*** Opening Text segment ***
They opposed secession and would not serve in the secession army. Many of them are owners of property in this place, but they left their homes and their families and herded together for protection against small bands of pursuers, scattering again when a larger force was sent after them. Now that the coast is clear, they offer to act as scouts or to fight in the ranks for the Union cause. Nearly enough for a regiment have reported. They are well armed and are ready to use their guns against the common enemy. They are not the poor whites, who are as ignorant as the blacks, but are intelligent men, and the stories they tell of the wrongs they have suffered and the sufferings they have endured have made my blood boil with sympathy for them. They swear Alexandria shall never again be in possession of their enemies, for they will burn it to the ground before that happens. They call themselves "Jay-hawkers" and seem proud of the name. It seems wicked to doubt their sincerity, and yet I can't help thinking what a slick trick it would be for the Rebels to cut these men loose from their army and send them among us with just such a story as they tell. Now and then one could slip away and not be missed as regular enlisted soldiers would, and so every plan and every move we make be carried straight to them.

Rumor says Colonel Bostwick has been detailed at headquarters; and Lieutenant Colonel Parker has been appointed superintendent of recruiting service in this department.

_March 30, 1864._

_Wednesday._ New orders already. Major Palon, with Lieutenants Bell, Dillon and Van Alstyne, is to go to Natchitoches for recruits. The Jay-hawkers say every one of the recruiting squad is known by name to General Mouton, and that he also has a pretty good description of each one. He has had this ever since we camped on his plantation last fall.

If any are captured we are to be tried by the civil authorities for "n.i.g.g.e.r stealing," the penalty for which is death. How General Mouton got all this information the Jay-hawkers say they don't know, but if what I have been mean enough to hint at should be true, then it all becomes plain. It seems to me they should be watched until they prove their sincerity by their works. We begin to think we are somebody after all, to be mentioned in general orders, even if it is only to advertise us as "n.i.g.g.e.r-stealers."
*** Closing Text segment ***
*** Opening Material provided ***
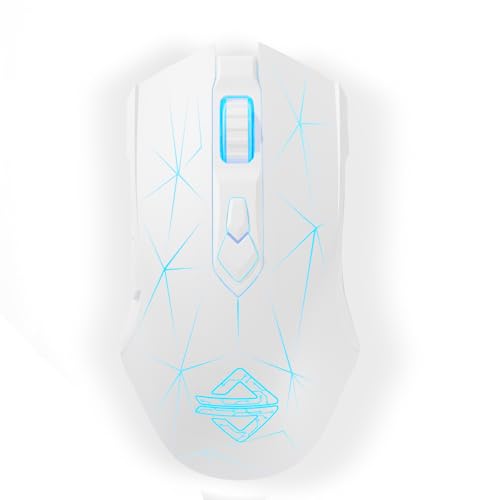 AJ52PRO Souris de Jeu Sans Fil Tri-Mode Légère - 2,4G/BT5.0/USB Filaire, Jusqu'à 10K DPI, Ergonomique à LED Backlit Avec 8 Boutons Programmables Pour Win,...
*** Closing Material provided ***
* [Complete the following]:
A. From the wartime journal above, extract the passage starting at "Rumor says Colonel" and ending at "plantation last fall.".
B. List every military officer named in the wartime journal, with the rank each one holds there.

* [Exercise results]:
A.
Rumor says Colonel Bostwick has been detailed at headquarters; and Lieutenant Colonel Parker has been appointed superintendent of recruiting service in this department.

_March 30, 1864._

_Wednesday._ New orders already. Major Palon, with Lieutenants Bell, Dillon and Van Alstyne, is to go to Natchitoches for recruits. The Jay-hawkers say every one of the recruiting squad is known by name to General Mouton, and that he also has a pretty good description of each one. He has had this ever since we camped on his plantation last fall.

B.
Colonel Bostwick
Lieutenant Colonel Parker
Major Palon
Lieutenant Bell
Lieutenant Dillon
Lieutenant Van Alstyne
General Mouton